Activation of underutilized spaces is one of the main purposes of the new “Vacant to Vibrant” program from SF New Deal, a publicly and privately funded nonprofit formed in March 2020 to support small businesses in the aftermath of lockdown orders. Since then, it has provided financial opportunities and supportive services to over 650 small businesses, according to co-founder Jacob Bindman.
Its recently announced $700,000 program, funded by the city’s Office of Economic and Workforce Development, will put a variety of micro businesses and arts groups into empty storefronts with three months of free rent and grants of up to $8,000, with a goal of getting the pop ups started this summer.

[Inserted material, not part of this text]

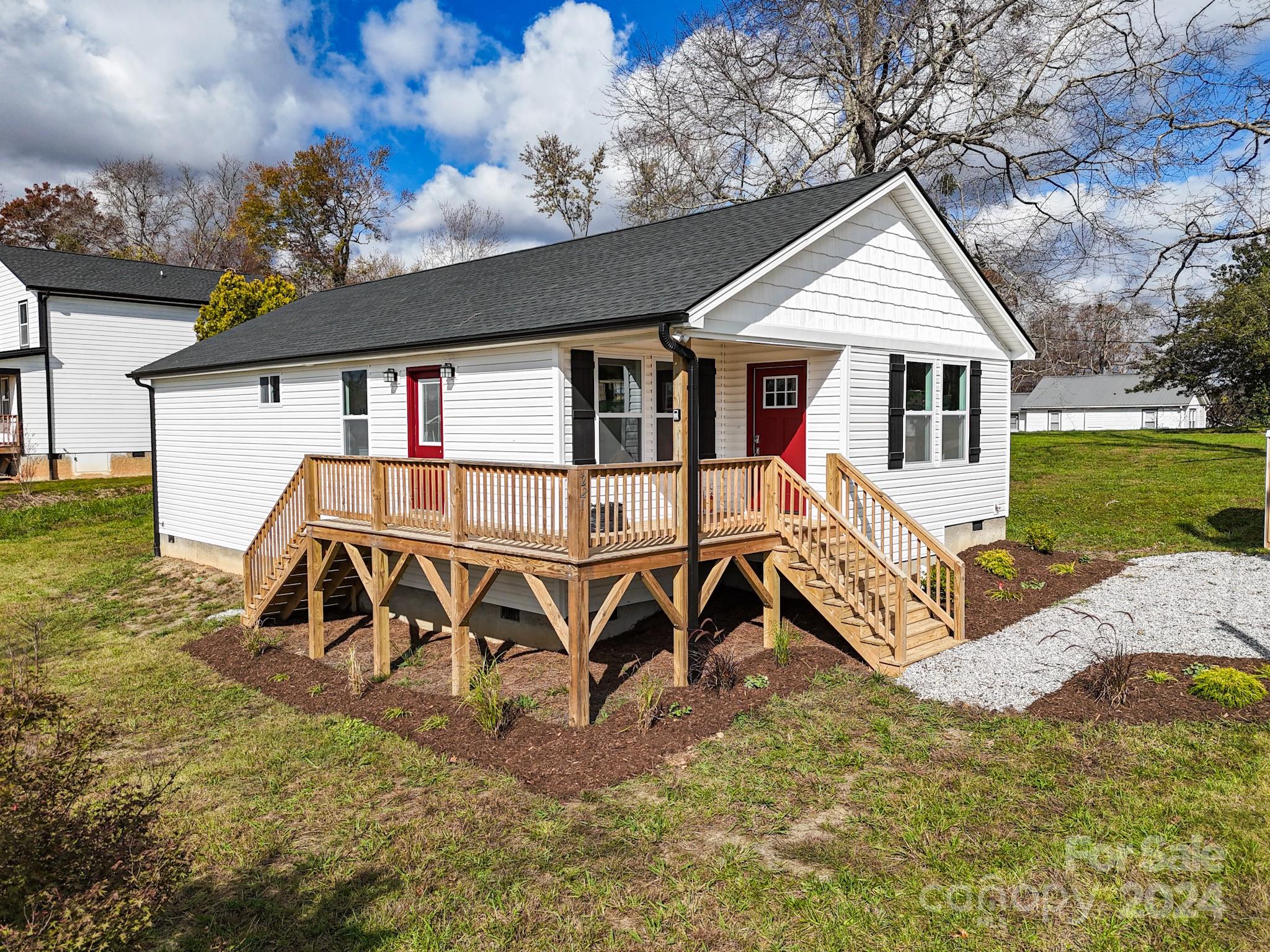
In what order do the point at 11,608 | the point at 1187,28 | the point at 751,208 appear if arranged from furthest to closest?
the point at 1187,28 → the point at 11,608 → the point at 751,208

In the first two days of sign ups, the organization received over 60 applications from property owners and prospective “pop-up activators,” according to Bindman.

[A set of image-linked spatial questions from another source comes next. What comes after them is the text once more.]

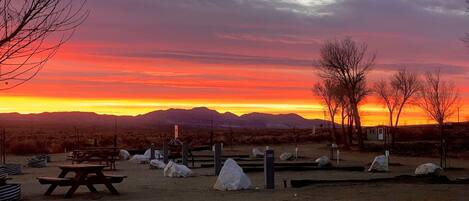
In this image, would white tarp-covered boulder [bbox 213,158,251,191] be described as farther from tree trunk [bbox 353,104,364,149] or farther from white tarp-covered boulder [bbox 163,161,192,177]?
tree trunk [bbox 353,104,364,149]

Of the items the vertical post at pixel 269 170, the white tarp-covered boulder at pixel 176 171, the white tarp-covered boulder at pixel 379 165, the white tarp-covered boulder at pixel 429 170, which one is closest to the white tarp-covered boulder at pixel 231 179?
the vertical post at pixel 269 170

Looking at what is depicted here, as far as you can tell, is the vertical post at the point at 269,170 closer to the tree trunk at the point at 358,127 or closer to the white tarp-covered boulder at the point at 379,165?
the white tarp-covered boulder at the point at 379,165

“The pandemic revealed the singularity and vulnerability of San Francisco’s downtown. A vibrant and resilient downtown requires a diverse ecosystem of approachable commercial, residential and interactive spaces,” he said. “It will take time; it will be challenging; it will require significant investment.”
Bindman hits upon a diversifying incentive strategy the Downtown SF Partnership is also backing. The business improvement district formed in the depths of the pandemic in 2020 and now has a $4.2-million annual budget, largely from an assessment on property owners within the Financial District and Jackson Square.
Its holiday light show, “Let’s Glow SF,” brought over 50,000 attendees downtown, according to the Partnership. Next up is a microgrant program for restaurants to spruce up their outdoor spaces, followed by a series of free, outdoor summer events and concerts, which Executive Director Robbie Silver hopes is the first step towards turning downtown San Francisco into the next Sixth Street or Beale.
“Our goal is to give local institutions a place and purpose downtown, while also giving property owners a marketing opportunity for potential long-term tenants,” he said.
But the neighborhood can’t develop its new life-of-the-party reputation until it overcomes some of the negative perceptions about safety and cleanliness issues downtown, especially after dark, according to Silver.
“Those are all very real concerns, and is something that The Downtown SF Partnership keeps in mind as a foundational motif — a clean and safe downtown area,” he said.
To that end, 76 percent of its budget goes to maintenance and safety services, with daily cleanings and Community Engagement Ambassadors who “observe, advise and report quality of life issues” throughout the partnership’s coverage area of the Financial District and Jackson Square.
Mayor Breed, who in March won her push for an additional $25 million for police overtime, said in her State of the City speech that the “gap between the officers we need and officers we have is vast” and seemed to understand public safety’s role in downtown’s recovery.
“Public safety isn’t only about taking care of our residents. It’s about taking care of our economy,” she said.
The fact that Breed’s words are also matching the actions owners are seeing from the city for the first time in years is cause for optimism, said Lundell.
Property owners, tenants, government and neighborhood groups have all reached a place where they are ready to work together and create something new downtown, he said.
“In the past, I think you always had one or two groups there, and one or two groups missing from that conversation,” said the Grosvenor investment manager. “Now everyone’s like, hey, what can this become? Let’s experiment. Let’s try stuff.”